* _Extract to read_:
══════

If We Really Love Mother Earth, We Must Do This First

ancestors ecological self grief Nov 12, 2020

Dear fellow Earth lover,

You may or may not associate yourself with this label, but the truth is that we are all quietly biophilic at heart, we all have an innate draw to the living world. Nature is an adventure, a healer, a companion, a teacher, a soul-home, an inspiration toward living our most wild, awakened life.

I witness you, and thank you for all you do on a daily basis, big or small, to walk on this planet with a lighter footstep. Everything you do to live with intention matters.

It is my sincere hope that your love for the natural world, to which you belong, takes you beyond making smart consumer choices or growing a garden every summer. I hope it, also, informs your life on a daily basis, supports your process of spiritual adulting with a more grounded sense of place, and connects you to the land where you live, while letting its forces fundamentally shape who you are.

We cannot cultivate true depth in our relationship with the earth without acknowledging the many beings who have walked this land before us. These old ones are bright points along the tangled lines of human ancestry, twinkling stars of love who remind us of our full human potential and responsibility.

Our spirit elders live in the mythic, Earth-honoring storyline, and their wise essences swims through the primordial bedrock, fresh sap, and warm blood of all living things.

But, so many of us on this planet were never raised with the knowledge of traditional songs, stories, or rituals. We never received a framework to consciously dialogue with the natural world. We never learned how to safely engage with the decisively-well dead of those within our ancestral line.

It can be tempting to only seek out connection with our ancient Earth-honoring ancestors, trying to problematically bypass our more recent ancestry who may have been part of displacement efforts or even genocide upon the original inhabitants of these lands. But, actively engaging with and honoring these more-recently-deceased elders offers an opportunity for reconciliation and repair. Like us, they once struggled with having a respectful framework toward all living beings. Like us, they suffered from a cultural amnesia that kept them self-focused and destructive. We are not letting them off the hook, but instead we are trying to see them as mistake-making, imperfect beings that we can learn from.

══════

* _Provided data_:
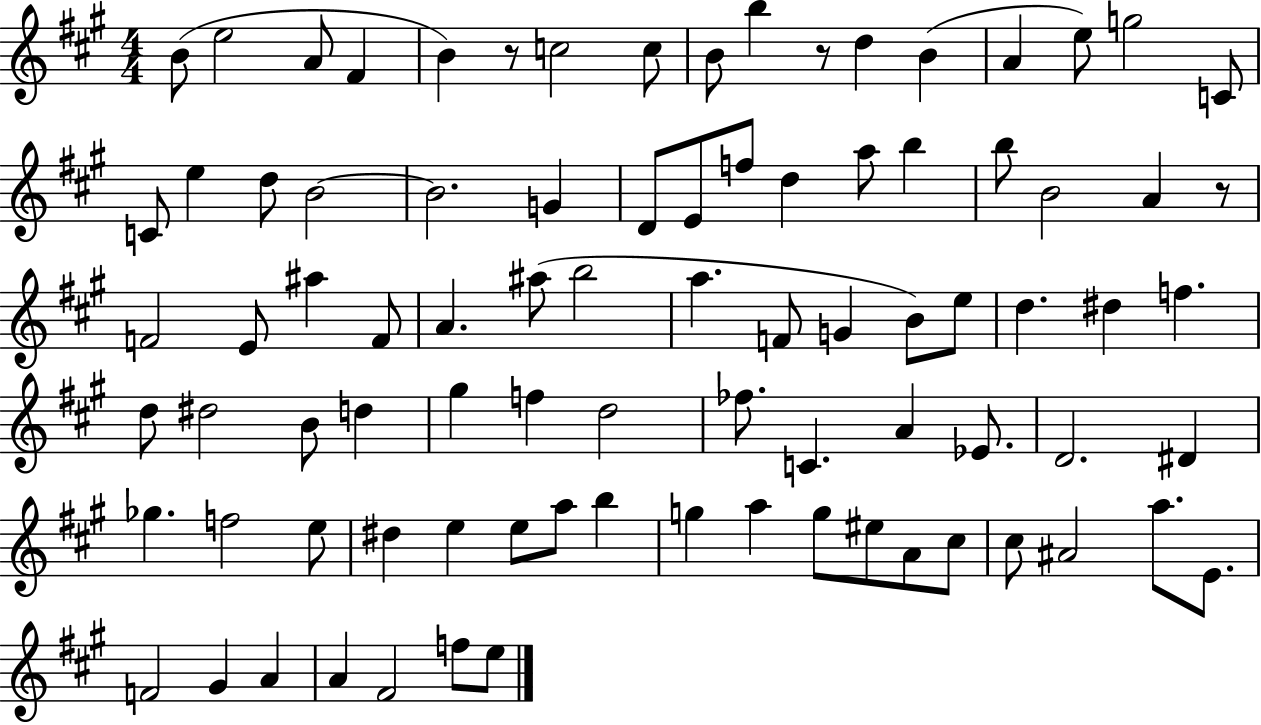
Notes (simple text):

B4/e E5/h A4/e F#4/q B4/q R/e C5/h C5/e B4/e B5/q R/e D5/q B4/q A4/q E5/e G5/h C4/e C4/e E5/q D5/e B4/h B4/h. G4/q D4/e E4/e F5/e D5/q A5/e B5/q B5/e B4/h A4/q R/e F4/h E4/e A#5/q F4/e A4/q. A#5/e B5/h A5/q. F4/e G4/q B4/e E5/e D5/q. D#5/q F5/q. D5/e D#5/h B4/e D5/q G#5/q F5/q D5/h FES5/e. C4/q. A4/q Eb4/e. D4/h. D#4/q Gb5/q. F5/h E5/e D#5/q E5/q E5/e A5/e B5/q G5/q A5/q G5/e EIS5/e A4/e C#5/e C#5/e A#4/h A5/e. E4/e. F4/h G#4/q A4/q A4/q F#4/h F5/e E5/e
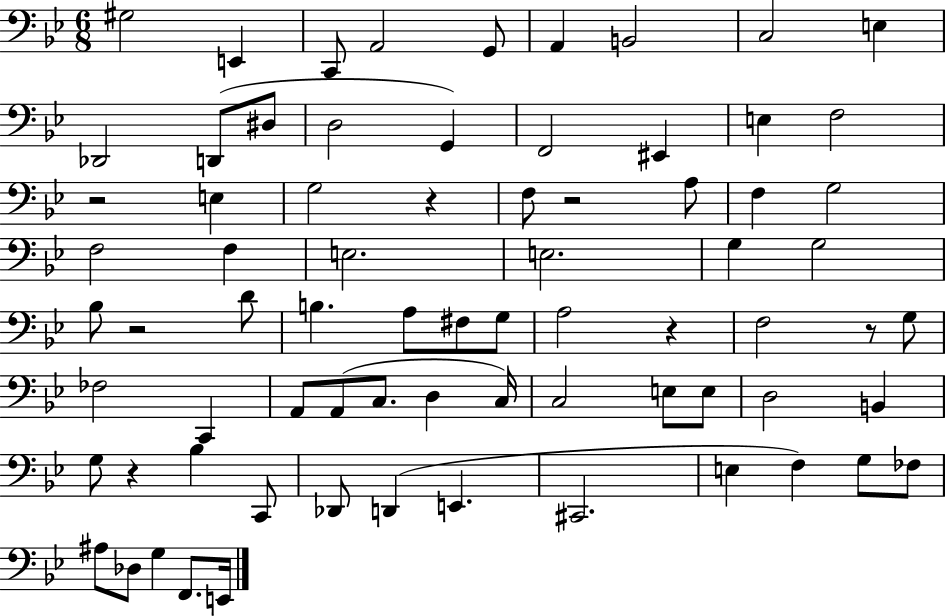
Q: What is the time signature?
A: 6/8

══════

* _Exercise task_:
Please go on with the letter about ancestors and loving the Earth, starting after its last sentence. The material has no connection to the letter about ancestors and loving the Earth.

* _Response to the task_:
Earth lovers, when we seek connection to the land without regard for human histories and ongoing legacies of oppression, we act to perpetuate colonialist, supremacist attitudes and deepen the fragmentation between humans and nature.

With as much integrity and responsibility as we can manage, now is our opportunity to create pathways of healing:

Let us begin by just sitting with the land, tapping into Earth’s memory of all that has transpired. Here we find the overwhelming grief of genocide and the loss of a way of life. We must recognize and fully feel this grief in order for any real healing to take place. Rituals of apology remind us that we are personally responsible for behaving with a wiser ethic than the society we have been born into.

By slowing down and listening, we can feel how the presence of the land’s ancestors are still here, their prayers woven into the seeds, the earth, the plants, the waterways, the rain, and the sky around us. Let us contemplate their lives from a place of appreciation and gratitude, learning their names and using them as the most basic form of greeting and respect. Let us honor their memory and way of life.

Let us continue to educate ourselves and those around us. If we have children, openly question what they are being taught, and have ongoing conversations that make them search for their own truths. A simple question might be, “What do you think of this idyllic image of a feast between the Wampanoag and the Pilgrims?” (a story of Thanksgiving that is still being taught in schools today). Lean into cultural healing as a family. Books like An Indigenous Peoples’ History of the United States for Young People or A Different Mirror for Young People: A History of Multicultural America (For Young People Series) are great resources.

Let us expand who we offer our time and attention to, giving BIPOC voices, space in our minds, hearts, and social media accounts. Let us learn from activist leaders like Lyla June and Leah Penniman and so many others.

Let us commit to the long game, allowing the truths of settler colonialism to make us deeply uncomfortable, like a burr under the skin of our hearts. This pain keeps back the urge to continue sleeping through the injustices, keeps us waking up to our vast cultural amnesia.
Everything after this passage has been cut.